Geospatial technologies
- PRODES (Brazilian National Institute for Space Research) uses Landsat-based annual deforestation mapping — official government data
- DETER (real-time detection) provides monthly alerts enabling enforcement response
- Global Forest Watch (Hansen/UMD) provides near-real-time Landsat/Sentinel alerts at 30 m resolution
- Effectiveness: near-real-time detection is highly effective at identifying clearing events; enforcement response depends on political will and resourcing

Local/national responses
- Brazil’s PPCDAM (Action Plan for the Prevention and Control of Deforestation in the Amazon) reduced deforestation by ~70% from peak 2004 levels by 2012 through enforcement, monitoring, and economic instruments
- Municipal “green municipality” programmes
- Lula government (2023–) committed to zero deforestation by 2030 and restored enforcement

Global response: REDD+ (UN Framework on Reducing Emissions from Deforestation and Forest Degradation) — pays developing nations for verified carbon stored in standing forests; Norway–Brazil Amazon Fund (~\$1 billion pledged).


KEY TAKEAWAY: Effective case studies address location, causes, all three impact dimensions (environment, economy, society), geospatial technologies used, and responses at multiple scales.
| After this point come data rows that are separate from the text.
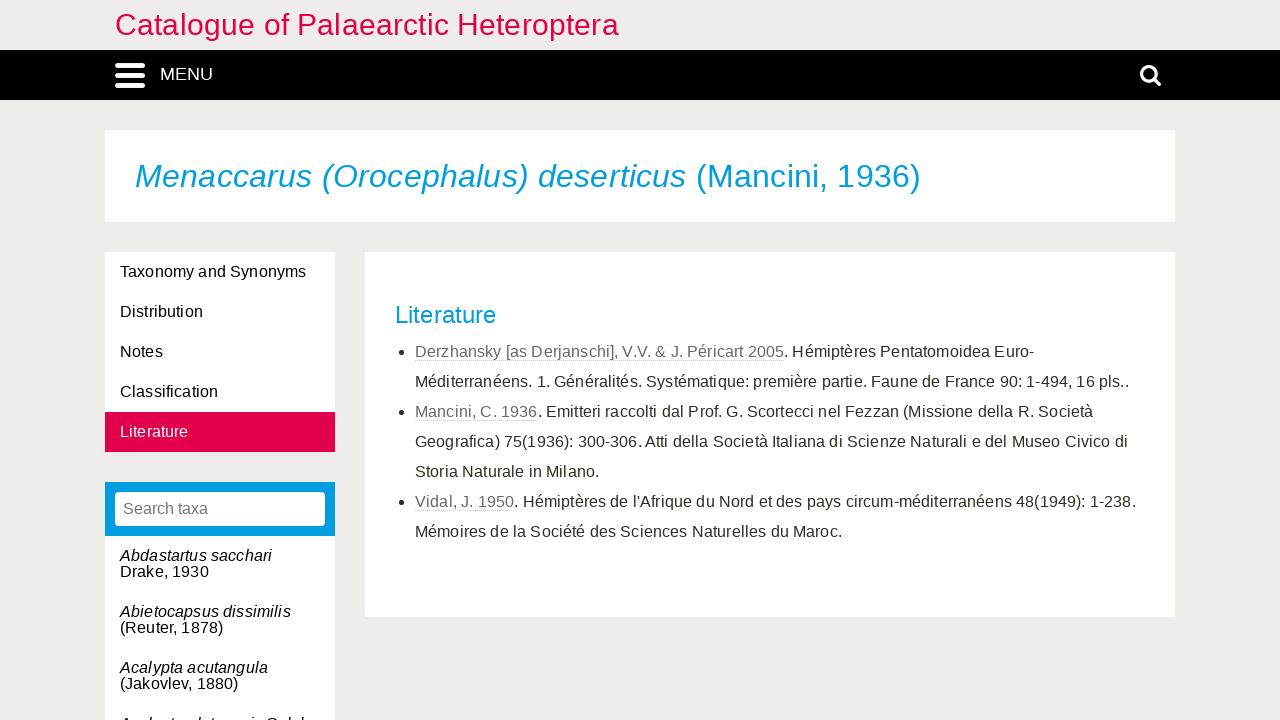

--- FILE ---
content_type: application/javascript
request_url: https://catpalhet.linnaeus.naturalis.nl/linnaeus_ng/app/javascript/inline_templates.js
body_size: 780
content:
/*
    add:
    <link rel="stylesheet" type="text/css" media="screen" title="default" href="css/inline_templates.css" />
    <script type="text/javascript" src="js/inline_templates.js"></script>

    inline template format:

    <div class="inline-templates" id="exampleTpl">
        <b>template content</b>
    </div>

    call acquireInlineTemplates(); on page init

    call fetchTemplate( 'exampleTpl' ); to fetch template

    please be aware that acquireInlineTemplates() uses jQuery's
    html() function, which in turn uses the native innerHtml()
    function, which does not necessarily returns the literal
    content of an element: IE sometimes adds extra quotes, FF
    converts html-attributes to lowercase. be sure to take this
    into account when rendering your template, for instance by
    using (the slower)
        .replace(/%TAG%/i, 'value')
    rather than the regular
        .replace('%TAG%', 'value')
    when appropriate.

    you can enclose the actual template with <!-- and -->; these
    wil be removed automatically.

    it seems that some broswers (FF) remove at least some tags
    (table, tr, td) of incomplete html-structires when reading
    the template. to avoid. use fake html tags with square brackets
    and give the inline-templates div the attribute 'fake-html="1"'.

*/


var inline_templates = Array();

function acquireInlineTemplates()
{
    $('.inline-templates').each(
        function () {
            var content = $(this).html().trim();

            var cStart = '<!--';
            var cEnd = '-->';

            if (content.indexOf(cStart) === 0 && content.substring(content.length - cEnd.length) == cEnd) {
                content = content.substring(cStart.length,content.length - cEnd.length);
            }

            if ($(this).attr('fake-html') == true) {
                content = renderFakeHtml($(this).html());
            }

            inline_templates.push({id:$(this).attr('id'),tpl:content,use:0});
        }
    );
}

function fetchTemplate( name )
{
    var template = "";

    $.each(
        inline_templates,
        function ( index, value ) {
            if(value && value.id == name ) {
                template = value.tpl;
                inline_templates[index].use++;
            }
        }
    );

    return template;
}

function renderFakeHtml( content )
{
    return content.replace(/\[(td|tr|table|ul|li)\]/ig,"<" + "$1" + ">").replace(/\[\/(td|tr|table|ul|li)\]/ig,"</" + "$1" + ">");
}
Build your own case studies using this framework.

EXAM TIP: VCAA examiners reward specificity. Name the glacier, state the deforestation rate, identify the geospatial technology by name. Vague references to “a place in South America” or “satellites” are penalised.

VCAA FOCUS: You may use any two valid locations. The case studies above are model examples. Whatever locations you study in class, ensure you can address all five dot points for each.